Bougainville is the largest of the Solomon Islands, 9,318 square kilometres of rainforest and volcanoes. Among the greatest challenges facing Bougainville today is balancing development with the increasing threats posed by environmental degradation. In November of 1944 it was a different story, as Bougainville became the site of one of Australia’s largest, yet least understood, campaigns of World War Two.
For nine months, over 30,000 Australian personnel conducted “mopping-up” operations, under the control of Lieutenant-General Stanley Savige, to destroy the Japanese occupation of the island. The conditions that created verdant forests proved a challenge for Australian troops. Karl James described the situation in which infantry battalions found themselves, “patrolling along stinking, humid jungle tracks and putrid swamps.”1 It was, James demonstrated, “an intimate, personal war of section patrols and [the] occasional company-size attack”.2
The Japanese forces did not take the attempt to remove them from the island lightly. They mounted a counter-attack in April 1945 which almost overran the Australian troops at Slater’s Knoll. It was the arrival of Australian tanks that broke the attack and allowed the Australians, with artillery and air support, to advance on Buin.3
Temporary corduroy road at Slater's Knoll, 21 April 1945. AWM 091069
At the outbreak of the war, Reagan and Griffin have argued that the island was “at the limit of the Australian administration’s consciousness”.4 In 1945, the Australian attitude to Bougainville was different. Defenders of the government’s policy to continue Australian involvement in the region revolved around the need to strengthen that Australia position at the table for the post-war peace talks. The liberation of New Guinean peoples and the American example of clearing the Japanese from their colony of the Philippines was also cited. However, the merits of Australia’s involvement in the last year of the war, like much of the fighting in New Guinea and Borneo late in the conflict, did not escape critical scrutiny. By 1945, Harold Holt was arguing that continued action resulted in unjustifiable Australian losses and the soldiers themselves, it has been suggested, believed that it had become “a politicians’ war” or, at least, a politically-backed general’s war, spearheaded by Sir Thomas Blamey.5
John Robert Burke, KIA Bougainville, 9 June 1945 |
Raymond John Wythe, KIA Bougainville, 21 May 1945 |
Charles Ernest Grey, KIA Bougainville, 24 June 1945 |
Leonard Birdwood Hateley, KIA Bougainville, 9 July 1945. |
The USS Missouri, at anchor in Tokyo Bay, played host to the Japanese signing of the Instrument of Surrender on 2 September 1945. The campaign had seen the loss of 516 Australians and the wounding of another 1,572. Japanese losses were significantly higher. After the Australian II Corps took over, with 8,789 killed by Australian forces, a further 9,500 estimated to have died of disease and malnutrition, on top of the casualties that had resulted from American operations.
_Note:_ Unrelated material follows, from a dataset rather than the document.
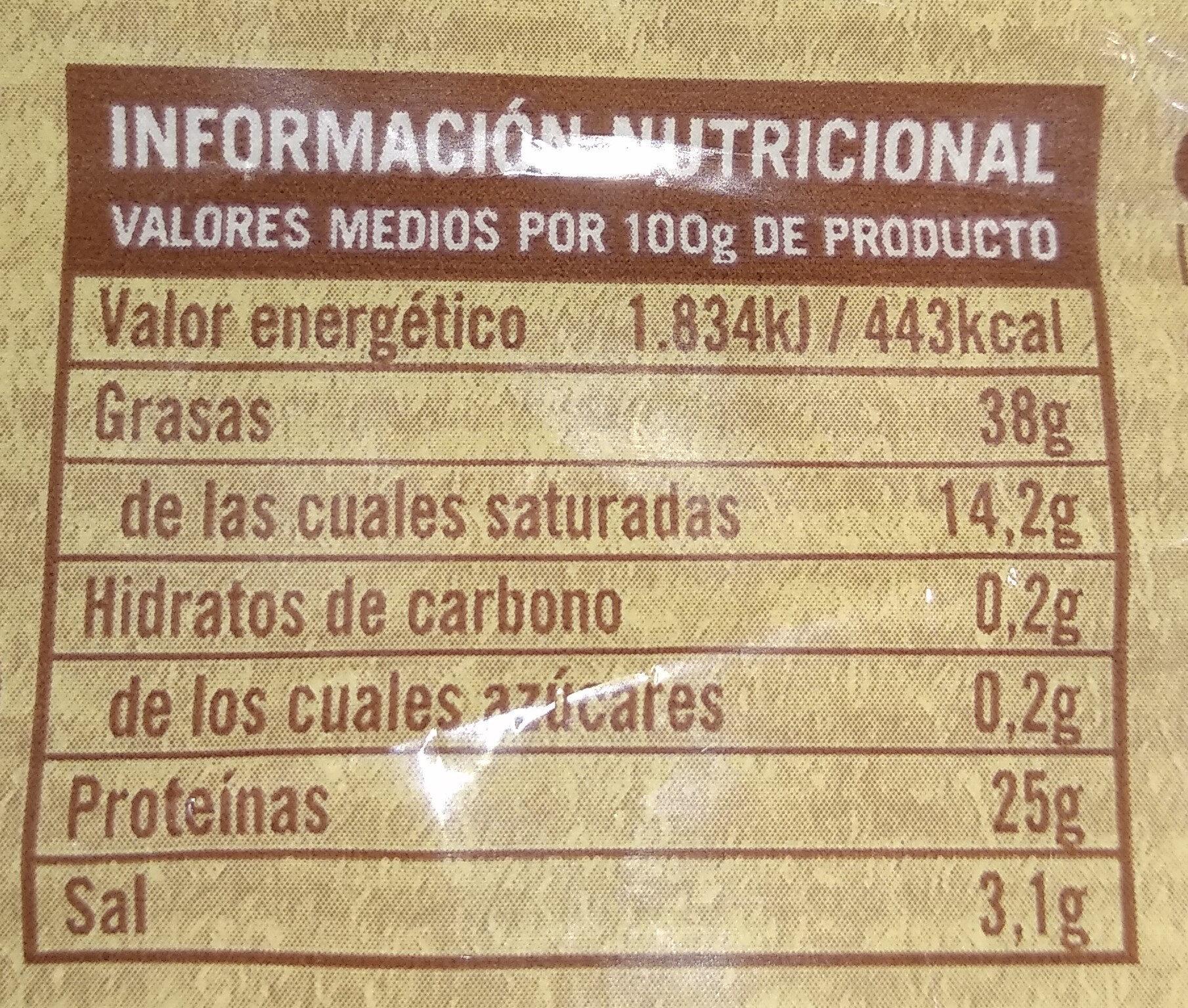Chorizo picante - Informació nutricional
From an original garrison of 65,000 Japanese troops, only 23,571 remained to surrender the following year. Nor were the losses inconsiderable for Bougainvilleans, with over a third of the population in some areas killed during the conflict.6
We pay tribute to the courage and tenacity of all who served in this conflict zone and most especially those who paid the ultimate sacrifice. We will remember them all.
1. James, Karl (2012). The Hard Slog: Australians in the Bougainville Campaign 1944-1945,Melbourne: Cambridge University Press, 2012, 2.
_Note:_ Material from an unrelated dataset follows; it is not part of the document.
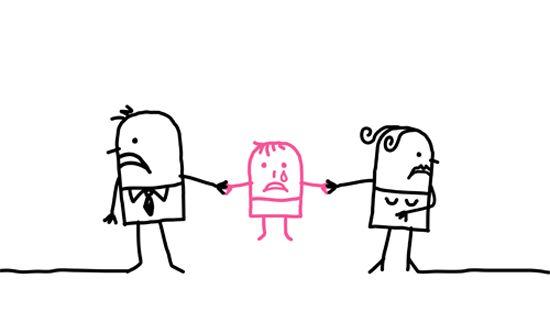 Grafik-skilsmisse-fuld-bredde.png (550×334)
2. James, The Hard Slog, 3.
3. Cambell, Emma (2012). "Bougainville's Hard Slog," Australian War Memorial, viewed 04/04/2016, https://www.awm.gov.au/blog/2012/05/28/bougainvilles-hard-slog/.
4. Nelson, Hank (2015). "Bougainville in World War II." In Regan, Anthony and Griffin, Helga (eds.) Bougainville before the conflict, Acton ACT: ANU Press, p. 175.
5. Nelson, "Bougainville in World War II," p. 193.
6. Nelson, "Bougainville in World War II," p. 195.